– Мне указали, где он живет, – это была убогая, нищенская конура, – и я нашел его мертвым.

– Вы меня извините, мистер Талкингхорн, – замечает сэр Лестер, – но я полагаю, что чем меньше говорить о…

– Прошу вас, сэр Лестер, дайте мне выслушать рассказ мистера Талкингхорна, – говорит миледи. – В сумерках только такие рассказы и слушать. Какой ужас! Так вы нашли его мертвым?

Мистер Талкингхорн подтверждает это, снова наклоняя голову.

– Сам ли он наложил на себя руки…

– Клянусь честью! – восклицает сэр Лестер. – Но, право, это уж чересчур!

– Дайте же мне дослушать! – говорит миледи.

– Все, что вам будет угодно, дорогая. Но я должен сказать…

– Нет, вы не должны сказать! Продолжайте, мистер Талкингхорн.

Сэр Лестер галантно подчиняется, однако он все же находит, что заносить такого рода грязь в высшее общество – это… право же… право же…

– Я хотел сказать, – продолжает поверенный, сохраняя невозмутимое спокойствие, – что не имею возможности сообщить вам, сам ли он наложил на себя руки, или нет. Однако, выражаясь точнее, должен заметить, что он, несомненно, умер от своей руки, хотя сделал ли он это с заранее обдуманным намерением или по несчастной случайности – узнать наверное никогда не удастся.
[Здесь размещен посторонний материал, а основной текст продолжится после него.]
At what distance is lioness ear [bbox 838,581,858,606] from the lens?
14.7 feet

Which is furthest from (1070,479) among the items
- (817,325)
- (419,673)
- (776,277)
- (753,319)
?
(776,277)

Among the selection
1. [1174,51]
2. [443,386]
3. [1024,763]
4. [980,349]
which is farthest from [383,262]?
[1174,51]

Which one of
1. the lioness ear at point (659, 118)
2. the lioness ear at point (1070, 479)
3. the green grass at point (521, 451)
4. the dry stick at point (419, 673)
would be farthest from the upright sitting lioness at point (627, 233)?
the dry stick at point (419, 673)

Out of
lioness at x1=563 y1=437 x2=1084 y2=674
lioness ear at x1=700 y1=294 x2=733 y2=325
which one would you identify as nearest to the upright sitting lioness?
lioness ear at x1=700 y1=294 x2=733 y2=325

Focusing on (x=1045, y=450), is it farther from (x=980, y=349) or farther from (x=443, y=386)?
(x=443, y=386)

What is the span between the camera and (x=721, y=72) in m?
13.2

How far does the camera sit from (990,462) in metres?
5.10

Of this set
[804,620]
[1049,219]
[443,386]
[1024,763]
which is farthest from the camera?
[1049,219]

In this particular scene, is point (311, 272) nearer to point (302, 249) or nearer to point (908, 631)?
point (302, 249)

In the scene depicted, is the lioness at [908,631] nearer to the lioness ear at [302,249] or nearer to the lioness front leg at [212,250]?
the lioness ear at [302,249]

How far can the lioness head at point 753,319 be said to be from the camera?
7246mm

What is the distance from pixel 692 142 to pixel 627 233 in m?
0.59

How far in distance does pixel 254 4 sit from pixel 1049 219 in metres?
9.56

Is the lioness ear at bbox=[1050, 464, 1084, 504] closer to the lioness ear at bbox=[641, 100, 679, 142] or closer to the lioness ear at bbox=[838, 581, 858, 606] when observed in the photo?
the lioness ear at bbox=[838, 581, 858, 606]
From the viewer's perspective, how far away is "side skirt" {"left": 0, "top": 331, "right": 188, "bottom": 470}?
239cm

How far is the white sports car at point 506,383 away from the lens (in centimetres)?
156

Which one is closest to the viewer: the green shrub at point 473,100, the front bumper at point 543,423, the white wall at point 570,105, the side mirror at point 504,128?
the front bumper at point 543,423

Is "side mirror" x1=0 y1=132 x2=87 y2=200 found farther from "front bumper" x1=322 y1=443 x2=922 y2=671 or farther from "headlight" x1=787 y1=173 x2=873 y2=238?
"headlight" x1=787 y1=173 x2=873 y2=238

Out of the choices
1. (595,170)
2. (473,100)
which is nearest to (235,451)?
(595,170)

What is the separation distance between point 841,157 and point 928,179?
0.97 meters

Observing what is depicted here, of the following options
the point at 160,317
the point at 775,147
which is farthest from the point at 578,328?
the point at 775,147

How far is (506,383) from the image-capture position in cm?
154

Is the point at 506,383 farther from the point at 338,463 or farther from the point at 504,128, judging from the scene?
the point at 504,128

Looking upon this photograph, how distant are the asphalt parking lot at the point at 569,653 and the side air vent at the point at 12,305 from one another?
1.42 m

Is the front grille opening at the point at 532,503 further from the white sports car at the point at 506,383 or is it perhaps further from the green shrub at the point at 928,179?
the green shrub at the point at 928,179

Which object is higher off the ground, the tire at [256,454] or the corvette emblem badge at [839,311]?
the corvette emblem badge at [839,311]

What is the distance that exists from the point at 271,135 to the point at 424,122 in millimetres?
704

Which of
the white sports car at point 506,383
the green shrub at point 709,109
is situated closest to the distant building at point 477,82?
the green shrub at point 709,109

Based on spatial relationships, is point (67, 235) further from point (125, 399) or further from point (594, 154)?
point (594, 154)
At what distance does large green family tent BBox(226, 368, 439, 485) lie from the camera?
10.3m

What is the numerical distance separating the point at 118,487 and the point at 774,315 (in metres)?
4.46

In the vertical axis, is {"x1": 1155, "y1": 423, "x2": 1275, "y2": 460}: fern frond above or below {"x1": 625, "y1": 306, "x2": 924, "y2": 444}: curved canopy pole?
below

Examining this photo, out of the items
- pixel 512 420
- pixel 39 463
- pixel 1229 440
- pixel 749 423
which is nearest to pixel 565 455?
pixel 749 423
Присяжные коронера вынесли решение, что он принял яд случайно.

– А кто он был такой, – спрашивает миледи, – этот несчастный?

– Очень трудно сказать, – отвечает поверенный, покачивая головой. – Он жил бедно, совсем опустился, – лицо у него было темное, как у цыгана, черные волосы и борода всклокочены, словом, он, вероятно, был почти нищий. Врач почему-то предположил, что в прошлом он и выглядел лучше и жил лучше.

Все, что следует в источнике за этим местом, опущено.